No
es extraño escuchar a los pacientes contar sueños
en los que, aún siendo bebés recién
nacidos, muy pequeñitos o que todavía usan
pañales, pueden hablar o escribir a la perfección,
proferir palabras profundas o sostener conversaciones eruditas,
dar discursos o explicaciones científicas, y cosas
por el estilo. Me parece que el contenido de estos sueños
trata de disimular una situación típica.
En una primera -y superficial- aproximación, se puede
interpretar que el sueño pone de relieve con ironía
una concepción del psicoanálisis, que otorga
-como se sabe- una importancia mucho mayor que lo que en
general se atribuye, a los efectos de las experiencias vividas
durante los primeros años de existencia sobre lo
psíquico. Esta caricatura llena de ironía
respecto de la inteligencia de los pequeños bebés
expresaría, entonces, dudas respecto de estas ideas
ofrecidas por el psicoanálisis.
Pero, tomando en cuenta que fenómenos similares son
frecuentemente referidos por narraciones, mitos y la tradición
religiosa, y también representadas concretamente
en pinturas (por ejemplo en el debate entre la Virgen María
y los Doctores de la Ley), pienso que la ironía sirve
en estos casos principalmente de vehículo para recuerdos
más profundos y gravitanes de la propia infancia
del sujeto.
El deseo de llegar a ser sabio y superar a los "grandes"

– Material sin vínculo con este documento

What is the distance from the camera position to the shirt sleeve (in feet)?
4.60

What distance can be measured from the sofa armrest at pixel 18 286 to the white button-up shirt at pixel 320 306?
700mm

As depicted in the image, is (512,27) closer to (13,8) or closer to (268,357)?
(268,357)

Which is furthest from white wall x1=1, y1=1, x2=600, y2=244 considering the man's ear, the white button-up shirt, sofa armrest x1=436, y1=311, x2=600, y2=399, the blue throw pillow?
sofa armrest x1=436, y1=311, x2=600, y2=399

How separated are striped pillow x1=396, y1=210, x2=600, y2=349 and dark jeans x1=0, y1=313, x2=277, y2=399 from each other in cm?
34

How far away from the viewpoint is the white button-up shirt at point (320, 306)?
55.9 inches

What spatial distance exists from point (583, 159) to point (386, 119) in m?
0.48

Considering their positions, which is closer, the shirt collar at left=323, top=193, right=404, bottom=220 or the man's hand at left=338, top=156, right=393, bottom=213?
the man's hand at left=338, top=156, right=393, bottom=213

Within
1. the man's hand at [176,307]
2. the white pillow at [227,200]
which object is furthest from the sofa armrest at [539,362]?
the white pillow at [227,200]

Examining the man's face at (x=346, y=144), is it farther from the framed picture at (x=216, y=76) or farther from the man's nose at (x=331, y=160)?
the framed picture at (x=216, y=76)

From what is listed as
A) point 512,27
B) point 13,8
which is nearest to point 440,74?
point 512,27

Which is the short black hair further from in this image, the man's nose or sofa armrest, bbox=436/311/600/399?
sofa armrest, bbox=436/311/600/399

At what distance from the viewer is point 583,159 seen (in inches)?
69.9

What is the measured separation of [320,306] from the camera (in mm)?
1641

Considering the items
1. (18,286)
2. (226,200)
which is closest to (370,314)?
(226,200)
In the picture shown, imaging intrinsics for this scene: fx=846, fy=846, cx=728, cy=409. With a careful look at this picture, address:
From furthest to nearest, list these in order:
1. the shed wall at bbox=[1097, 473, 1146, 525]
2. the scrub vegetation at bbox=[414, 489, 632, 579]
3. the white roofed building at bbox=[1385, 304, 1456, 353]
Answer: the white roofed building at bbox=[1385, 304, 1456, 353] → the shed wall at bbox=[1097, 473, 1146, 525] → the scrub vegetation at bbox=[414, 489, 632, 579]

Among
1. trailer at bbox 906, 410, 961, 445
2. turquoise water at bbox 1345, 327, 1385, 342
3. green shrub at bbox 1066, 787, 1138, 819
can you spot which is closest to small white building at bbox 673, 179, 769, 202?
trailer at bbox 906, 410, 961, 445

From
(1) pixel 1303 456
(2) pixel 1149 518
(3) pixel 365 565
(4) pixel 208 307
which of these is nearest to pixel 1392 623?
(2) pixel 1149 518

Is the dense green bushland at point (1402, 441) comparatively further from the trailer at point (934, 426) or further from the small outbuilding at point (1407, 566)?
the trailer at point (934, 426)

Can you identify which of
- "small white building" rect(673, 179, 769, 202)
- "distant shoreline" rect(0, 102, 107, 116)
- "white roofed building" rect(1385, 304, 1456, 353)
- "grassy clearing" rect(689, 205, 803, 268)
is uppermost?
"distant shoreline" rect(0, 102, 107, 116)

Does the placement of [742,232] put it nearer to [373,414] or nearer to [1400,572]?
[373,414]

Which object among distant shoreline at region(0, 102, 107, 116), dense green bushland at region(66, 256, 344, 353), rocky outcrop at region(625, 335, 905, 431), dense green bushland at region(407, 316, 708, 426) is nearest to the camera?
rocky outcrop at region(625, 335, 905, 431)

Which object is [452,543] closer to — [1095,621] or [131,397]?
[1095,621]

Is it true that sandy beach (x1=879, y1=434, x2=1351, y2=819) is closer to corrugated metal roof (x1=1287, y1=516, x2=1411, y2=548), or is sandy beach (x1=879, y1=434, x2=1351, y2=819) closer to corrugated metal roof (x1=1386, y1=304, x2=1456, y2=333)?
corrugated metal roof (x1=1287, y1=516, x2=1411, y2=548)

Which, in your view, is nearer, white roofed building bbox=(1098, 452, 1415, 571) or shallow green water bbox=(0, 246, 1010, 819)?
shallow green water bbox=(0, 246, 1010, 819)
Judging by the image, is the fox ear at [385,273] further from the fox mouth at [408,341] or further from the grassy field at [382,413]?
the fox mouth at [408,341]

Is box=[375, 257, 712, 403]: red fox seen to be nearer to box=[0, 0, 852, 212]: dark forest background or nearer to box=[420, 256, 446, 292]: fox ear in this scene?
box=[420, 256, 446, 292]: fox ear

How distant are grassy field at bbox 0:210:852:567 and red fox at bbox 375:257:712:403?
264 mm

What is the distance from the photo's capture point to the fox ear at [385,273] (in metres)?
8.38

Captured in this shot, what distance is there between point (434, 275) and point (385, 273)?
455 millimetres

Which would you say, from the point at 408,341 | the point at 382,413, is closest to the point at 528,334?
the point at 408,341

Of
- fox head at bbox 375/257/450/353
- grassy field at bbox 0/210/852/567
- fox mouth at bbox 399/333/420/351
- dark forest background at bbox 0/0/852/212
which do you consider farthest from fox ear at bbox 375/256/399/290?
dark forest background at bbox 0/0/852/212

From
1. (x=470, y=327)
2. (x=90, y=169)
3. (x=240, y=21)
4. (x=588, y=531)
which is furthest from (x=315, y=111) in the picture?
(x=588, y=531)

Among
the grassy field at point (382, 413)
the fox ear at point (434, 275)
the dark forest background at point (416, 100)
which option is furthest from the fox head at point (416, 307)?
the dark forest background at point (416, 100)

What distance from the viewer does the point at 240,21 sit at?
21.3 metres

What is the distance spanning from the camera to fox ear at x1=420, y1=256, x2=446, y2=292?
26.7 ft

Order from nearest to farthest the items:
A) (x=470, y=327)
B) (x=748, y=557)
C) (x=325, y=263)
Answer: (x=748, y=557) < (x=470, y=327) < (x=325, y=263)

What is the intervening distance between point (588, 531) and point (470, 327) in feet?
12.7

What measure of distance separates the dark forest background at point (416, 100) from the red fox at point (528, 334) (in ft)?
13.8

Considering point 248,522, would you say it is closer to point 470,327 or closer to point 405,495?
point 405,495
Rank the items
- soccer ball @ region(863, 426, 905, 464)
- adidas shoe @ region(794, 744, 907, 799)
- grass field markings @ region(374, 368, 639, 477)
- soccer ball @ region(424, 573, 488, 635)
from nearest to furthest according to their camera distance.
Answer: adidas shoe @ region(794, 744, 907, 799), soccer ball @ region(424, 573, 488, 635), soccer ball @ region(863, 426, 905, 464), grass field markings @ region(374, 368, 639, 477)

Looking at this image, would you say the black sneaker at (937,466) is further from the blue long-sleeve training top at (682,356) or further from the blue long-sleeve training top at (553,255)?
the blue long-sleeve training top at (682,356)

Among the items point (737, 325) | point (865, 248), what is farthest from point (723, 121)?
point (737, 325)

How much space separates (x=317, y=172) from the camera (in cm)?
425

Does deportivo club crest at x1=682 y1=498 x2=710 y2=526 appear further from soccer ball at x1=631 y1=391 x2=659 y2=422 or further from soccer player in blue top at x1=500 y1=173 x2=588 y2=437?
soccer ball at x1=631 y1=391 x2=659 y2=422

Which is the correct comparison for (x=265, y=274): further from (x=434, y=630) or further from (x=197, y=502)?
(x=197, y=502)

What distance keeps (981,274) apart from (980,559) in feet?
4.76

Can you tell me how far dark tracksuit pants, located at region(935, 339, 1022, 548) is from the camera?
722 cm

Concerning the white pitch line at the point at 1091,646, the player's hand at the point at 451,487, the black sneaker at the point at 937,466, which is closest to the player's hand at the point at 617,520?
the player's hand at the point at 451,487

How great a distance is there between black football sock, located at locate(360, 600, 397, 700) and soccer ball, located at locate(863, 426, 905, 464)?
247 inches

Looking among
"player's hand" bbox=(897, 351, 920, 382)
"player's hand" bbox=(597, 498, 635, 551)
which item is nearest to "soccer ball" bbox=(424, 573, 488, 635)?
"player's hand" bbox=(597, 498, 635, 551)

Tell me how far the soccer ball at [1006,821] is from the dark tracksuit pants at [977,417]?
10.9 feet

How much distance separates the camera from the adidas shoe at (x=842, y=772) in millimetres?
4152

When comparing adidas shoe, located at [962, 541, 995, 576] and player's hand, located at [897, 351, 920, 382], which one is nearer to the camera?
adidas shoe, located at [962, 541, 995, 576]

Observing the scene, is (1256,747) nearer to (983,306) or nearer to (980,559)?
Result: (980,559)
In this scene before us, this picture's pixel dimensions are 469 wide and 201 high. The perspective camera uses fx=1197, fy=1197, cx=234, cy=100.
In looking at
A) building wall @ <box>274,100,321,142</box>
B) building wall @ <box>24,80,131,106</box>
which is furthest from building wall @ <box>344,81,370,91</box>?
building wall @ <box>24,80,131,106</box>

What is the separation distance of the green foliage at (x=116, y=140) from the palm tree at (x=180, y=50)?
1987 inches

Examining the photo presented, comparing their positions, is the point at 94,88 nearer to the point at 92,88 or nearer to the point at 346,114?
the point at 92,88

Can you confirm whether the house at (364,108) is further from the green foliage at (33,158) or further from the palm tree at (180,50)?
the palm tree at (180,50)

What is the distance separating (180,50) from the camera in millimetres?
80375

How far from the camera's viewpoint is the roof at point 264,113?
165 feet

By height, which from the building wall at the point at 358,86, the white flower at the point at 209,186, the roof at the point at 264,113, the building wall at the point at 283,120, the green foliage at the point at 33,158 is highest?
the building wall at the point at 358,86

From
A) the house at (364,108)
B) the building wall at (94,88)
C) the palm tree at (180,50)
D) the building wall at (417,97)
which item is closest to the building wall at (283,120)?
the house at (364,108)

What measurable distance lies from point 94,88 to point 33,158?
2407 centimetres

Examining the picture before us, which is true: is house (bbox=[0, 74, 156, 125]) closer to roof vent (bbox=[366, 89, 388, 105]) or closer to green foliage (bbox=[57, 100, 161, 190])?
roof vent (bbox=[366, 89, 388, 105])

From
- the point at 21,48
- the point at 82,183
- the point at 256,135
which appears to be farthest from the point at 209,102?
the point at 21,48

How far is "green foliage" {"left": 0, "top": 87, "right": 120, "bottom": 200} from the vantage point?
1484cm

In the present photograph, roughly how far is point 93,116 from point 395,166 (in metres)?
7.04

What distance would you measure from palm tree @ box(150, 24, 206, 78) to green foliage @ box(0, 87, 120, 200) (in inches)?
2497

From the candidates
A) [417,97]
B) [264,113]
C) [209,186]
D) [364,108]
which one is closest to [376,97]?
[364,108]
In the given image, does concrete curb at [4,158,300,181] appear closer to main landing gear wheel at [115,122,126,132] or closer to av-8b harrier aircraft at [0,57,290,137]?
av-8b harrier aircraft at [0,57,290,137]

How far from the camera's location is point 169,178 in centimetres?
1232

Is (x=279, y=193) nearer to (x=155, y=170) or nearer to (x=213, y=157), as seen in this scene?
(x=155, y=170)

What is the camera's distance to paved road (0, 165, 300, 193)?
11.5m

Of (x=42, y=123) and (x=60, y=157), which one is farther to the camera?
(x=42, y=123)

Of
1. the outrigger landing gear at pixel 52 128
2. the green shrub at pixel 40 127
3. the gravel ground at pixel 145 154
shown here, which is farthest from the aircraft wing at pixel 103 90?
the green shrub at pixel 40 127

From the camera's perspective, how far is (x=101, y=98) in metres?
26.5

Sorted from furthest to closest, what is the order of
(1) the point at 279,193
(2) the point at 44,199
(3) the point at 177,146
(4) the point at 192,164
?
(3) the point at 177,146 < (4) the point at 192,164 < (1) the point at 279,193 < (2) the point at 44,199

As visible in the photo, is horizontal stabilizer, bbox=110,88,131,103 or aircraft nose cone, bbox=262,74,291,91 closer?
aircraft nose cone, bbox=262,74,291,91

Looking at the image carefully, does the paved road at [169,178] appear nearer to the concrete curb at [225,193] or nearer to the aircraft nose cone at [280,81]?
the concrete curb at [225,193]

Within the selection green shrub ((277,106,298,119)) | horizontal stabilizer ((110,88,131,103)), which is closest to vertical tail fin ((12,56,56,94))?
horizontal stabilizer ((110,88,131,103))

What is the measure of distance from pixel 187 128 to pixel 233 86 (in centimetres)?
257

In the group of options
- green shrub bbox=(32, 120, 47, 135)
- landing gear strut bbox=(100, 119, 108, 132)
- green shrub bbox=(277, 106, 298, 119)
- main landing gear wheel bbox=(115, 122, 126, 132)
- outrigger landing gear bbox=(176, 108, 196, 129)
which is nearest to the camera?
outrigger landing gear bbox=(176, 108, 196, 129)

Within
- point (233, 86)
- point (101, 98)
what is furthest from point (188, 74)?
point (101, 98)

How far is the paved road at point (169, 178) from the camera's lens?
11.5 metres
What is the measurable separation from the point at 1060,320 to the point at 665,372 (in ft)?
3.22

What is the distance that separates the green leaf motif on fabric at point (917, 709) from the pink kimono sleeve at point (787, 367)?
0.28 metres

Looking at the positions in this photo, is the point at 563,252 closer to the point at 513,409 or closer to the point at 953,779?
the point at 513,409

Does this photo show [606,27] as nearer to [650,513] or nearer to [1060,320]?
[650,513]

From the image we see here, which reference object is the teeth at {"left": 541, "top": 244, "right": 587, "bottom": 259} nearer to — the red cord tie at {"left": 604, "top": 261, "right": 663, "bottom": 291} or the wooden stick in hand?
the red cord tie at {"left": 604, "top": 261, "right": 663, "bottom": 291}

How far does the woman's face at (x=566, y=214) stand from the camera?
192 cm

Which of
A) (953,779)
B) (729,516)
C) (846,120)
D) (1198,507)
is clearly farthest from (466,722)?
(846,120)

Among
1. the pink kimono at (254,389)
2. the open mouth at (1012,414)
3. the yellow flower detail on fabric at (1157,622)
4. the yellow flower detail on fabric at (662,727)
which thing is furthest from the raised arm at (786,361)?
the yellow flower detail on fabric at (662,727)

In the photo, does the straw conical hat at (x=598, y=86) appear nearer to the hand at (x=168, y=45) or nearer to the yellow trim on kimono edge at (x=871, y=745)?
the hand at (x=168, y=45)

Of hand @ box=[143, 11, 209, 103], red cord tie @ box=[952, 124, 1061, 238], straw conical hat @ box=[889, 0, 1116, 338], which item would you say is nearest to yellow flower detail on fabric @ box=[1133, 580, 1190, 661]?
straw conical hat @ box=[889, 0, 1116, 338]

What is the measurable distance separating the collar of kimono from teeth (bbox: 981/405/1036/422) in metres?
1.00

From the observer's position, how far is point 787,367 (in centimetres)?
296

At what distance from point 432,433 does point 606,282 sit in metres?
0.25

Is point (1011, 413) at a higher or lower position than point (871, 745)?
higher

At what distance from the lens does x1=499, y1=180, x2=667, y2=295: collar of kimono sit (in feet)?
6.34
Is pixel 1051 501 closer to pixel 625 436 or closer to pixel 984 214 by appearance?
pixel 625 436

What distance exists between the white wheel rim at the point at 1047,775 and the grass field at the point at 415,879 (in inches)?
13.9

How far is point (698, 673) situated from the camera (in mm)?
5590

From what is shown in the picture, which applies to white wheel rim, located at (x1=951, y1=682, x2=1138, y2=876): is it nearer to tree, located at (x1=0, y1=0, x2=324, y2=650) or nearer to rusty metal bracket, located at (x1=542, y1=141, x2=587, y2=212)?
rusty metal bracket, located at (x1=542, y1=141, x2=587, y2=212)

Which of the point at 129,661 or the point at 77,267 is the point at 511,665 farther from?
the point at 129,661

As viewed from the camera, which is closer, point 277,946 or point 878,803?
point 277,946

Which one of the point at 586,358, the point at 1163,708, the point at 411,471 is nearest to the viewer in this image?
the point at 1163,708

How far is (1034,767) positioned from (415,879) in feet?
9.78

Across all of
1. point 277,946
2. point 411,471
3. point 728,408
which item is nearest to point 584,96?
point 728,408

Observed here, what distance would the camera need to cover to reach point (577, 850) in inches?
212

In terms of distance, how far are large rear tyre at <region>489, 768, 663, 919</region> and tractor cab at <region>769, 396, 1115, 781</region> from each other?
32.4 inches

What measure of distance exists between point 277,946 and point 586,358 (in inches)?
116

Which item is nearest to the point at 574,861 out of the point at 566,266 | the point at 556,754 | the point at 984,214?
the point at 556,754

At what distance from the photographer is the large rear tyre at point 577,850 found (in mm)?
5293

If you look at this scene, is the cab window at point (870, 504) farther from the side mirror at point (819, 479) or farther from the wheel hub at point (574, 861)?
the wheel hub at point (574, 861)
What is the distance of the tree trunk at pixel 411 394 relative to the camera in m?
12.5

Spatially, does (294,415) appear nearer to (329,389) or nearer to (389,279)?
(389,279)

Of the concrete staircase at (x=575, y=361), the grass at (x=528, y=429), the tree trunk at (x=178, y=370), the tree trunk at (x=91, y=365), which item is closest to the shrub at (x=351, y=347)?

en sagacidad y sabiduría no respondería más
que a una inversión de la situación en la
que se encuentra el niño. Una parte de los sueños
que muestran este contenido manifiesto que pude advertir
y estudiar son ilustrados por la célebre expresión
del espíritu libertino: "Si tan sólo
hubiera sabido hacer un mejor uso de la situación
de lactancia!". En fin, no olvidemos que un buen número
de conocimientos son efectivamente familiares al niño,
conocimientos que más tarde serán sepultados
por las fuerzas de la represión.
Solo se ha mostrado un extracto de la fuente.